Work required
The records below are to be restated word for word, with their images omitted.

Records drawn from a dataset
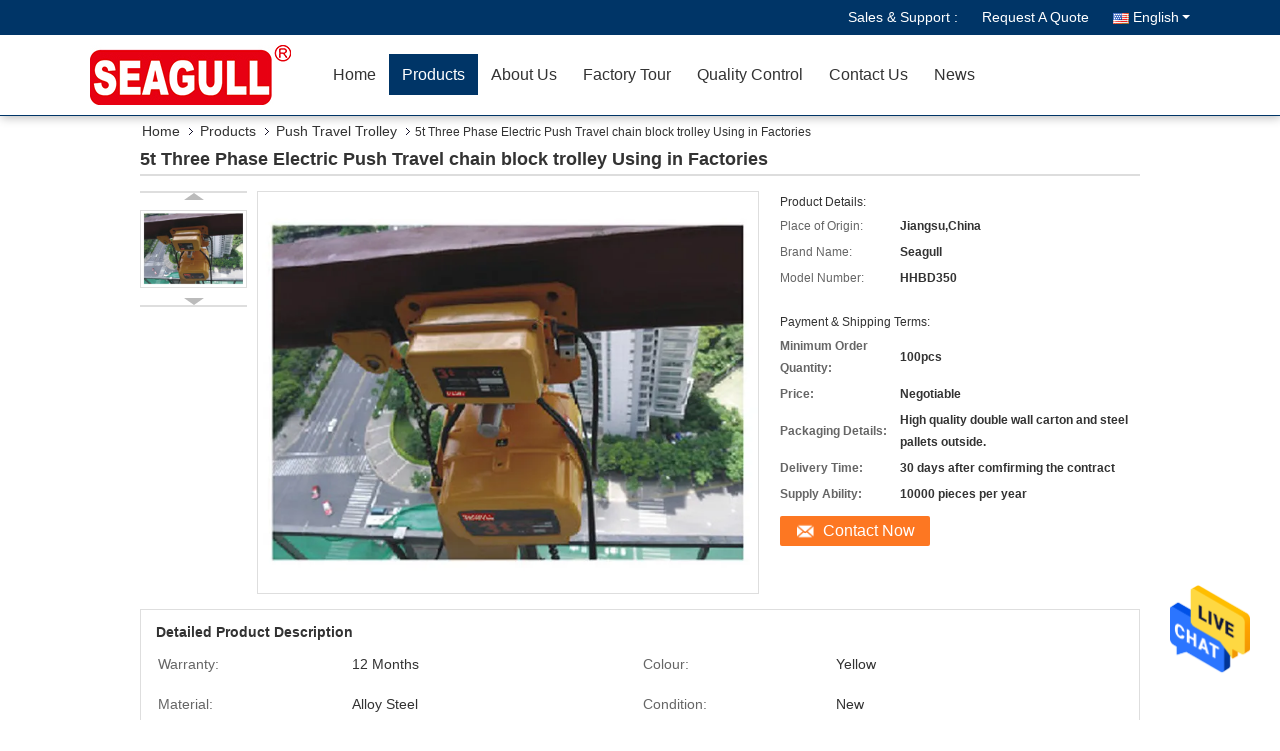

--- FILE ---
content_type: application/javascript; charset=UTF-8
request_url: https://ta.sbird.xyz/js/tac.js?reload=0&idsite=7b87aed51bbc854fae0d4dcc86308a60
body_size: 436
content:
;var _tac_ = {"company_id":"20203","data":[{"url":["http:\/\/www.seagullhoist.com(*)"],"content":"<!-- Global site tag (gtag.js) - Google Analytics -->\n<script async src=\"https:\/\/www.googletagmanager.com\/gtag\/js?id=UA-133660615-14\"><\/script>\n<script>\n  window.dataLayer = window.dataLayer || [];\n  function gtag(){dataLayer.push(arguments);}\n  gtag('js', new Date());\n\n  gtag('config', 'UA-133660615-14');\n<\/script>"}]};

Result of the exercise
--- FILE ---
content_type: application/javascript; charset=UTF-8
request_url: https://ta.sbird.xyz/js/tac.js?reload=0&idsite=7b87aed51bbc854fae0d4dcc86308a60
body_size: 436
content:
;var _tac_ = {"company_id":"20203","data":[{"url":["http:\/\/www.seagullhoist.com(*)"],"content":"<!-- Global site tag (gtag.js) - Google Analytics -->\n<script async src=\"https:\/\/www.googletagmanager.com\/gtag\/js?id=UA-133660615-14\"><\/script>\n<script>\n  window.dataLayer = window.dataLayer || [];\n  function gtag(){dataLayer.push(arguments);}\n  gtag('js', new Date());\n\n  gtag('config', 'UA-133660615-14');\n<\/script>"}]};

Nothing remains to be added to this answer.